Figure 4. CCR6 regulates homeostatic γδT17 cell recruitment to dermis.

(a) Representative flow cytometry and quantitation of CD45⁺CD3^loTCR-γδ^lo (γδT^lo) cells from ear skin dermis of naïve wild type (WT) (n=13), Ccr6^−/− (n=11), Ccr2^−/− (n=10) and Ccr2^−/−Ccr6^−/− mice (n=5). (b) Representative flow cytometry of Vγ4 expression by dermal γδT^lo cells and quantitation of Vγ4⁺ and Vγ4⁻ γδT^lo cells in dermis of WT and Ccr6^−/− mice (n=7/group). (c) WT or Ccr6^−/− lymphocytes were transferred i.v. into naïve Ly5.1 mice (n=4/group). After 36 h, number of CD45.2⁺ γδT^lo/γδT17 cells recovered was expressed as % of number transferred. Representative flow cytometry of dermal CD45.2⁺ cells and quantitation of γδT17 cell recovery and Vγ4⁺:Vγ4⁻ ratio (normalized to input). (d) Ccl20 mRNA from whole tissues or sorted CD45⁻ epidermal keratinoctyes (Sca-1⁺Ep-CAM^lo interfollicular epidermis (IE), Sca-1^lo/+Ep-CAM⁺ infundibulum and isthmus (IF & IS), Sca-1^loEp-CAM^lo double negative (DN)) or CD45⁻ dermal populations (CD31⁻CD90⁺CD140α⁺ fibroblast, gp38⁺CD31⁺ lymphatic endothelial cells (LEC), gp38^loCD31⁺ blood endothelial cells (BEC), CD31⁻CD90⁻CD140α⁻ double negative (DN)) from naïve WT mice (pooled from 5 mice/experiment).
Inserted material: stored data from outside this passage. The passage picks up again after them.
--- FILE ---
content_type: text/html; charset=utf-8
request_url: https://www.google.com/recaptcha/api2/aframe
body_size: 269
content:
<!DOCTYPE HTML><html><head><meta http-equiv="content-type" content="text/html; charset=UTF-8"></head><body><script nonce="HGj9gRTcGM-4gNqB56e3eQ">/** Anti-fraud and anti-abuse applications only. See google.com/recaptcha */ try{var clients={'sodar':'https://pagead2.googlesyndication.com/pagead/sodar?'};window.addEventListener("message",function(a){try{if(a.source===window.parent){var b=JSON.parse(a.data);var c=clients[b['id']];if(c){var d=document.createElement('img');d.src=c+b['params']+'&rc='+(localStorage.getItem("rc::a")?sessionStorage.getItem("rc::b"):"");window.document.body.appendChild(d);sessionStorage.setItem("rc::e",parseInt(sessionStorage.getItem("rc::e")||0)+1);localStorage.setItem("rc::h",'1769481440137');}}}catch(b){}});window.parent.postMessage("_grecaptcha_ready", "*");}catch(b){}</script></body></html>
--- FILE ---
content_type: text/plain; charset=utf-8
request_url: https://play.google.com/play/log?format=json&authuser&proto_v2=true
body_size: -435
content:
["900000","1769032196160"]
ND, not detected. See also Supplementary Fig. 5. Mean±s.e.m. (a,d) Pooled from three experiments, (c) representative of two similar experiments. (a) One-way ANOVA with Bonferroni's multiple comparisons test, (b,c) unpaired two-tailed Student's t-test. *P<0.05, **P<0.01, ***P<0.001, ****P<0.0001.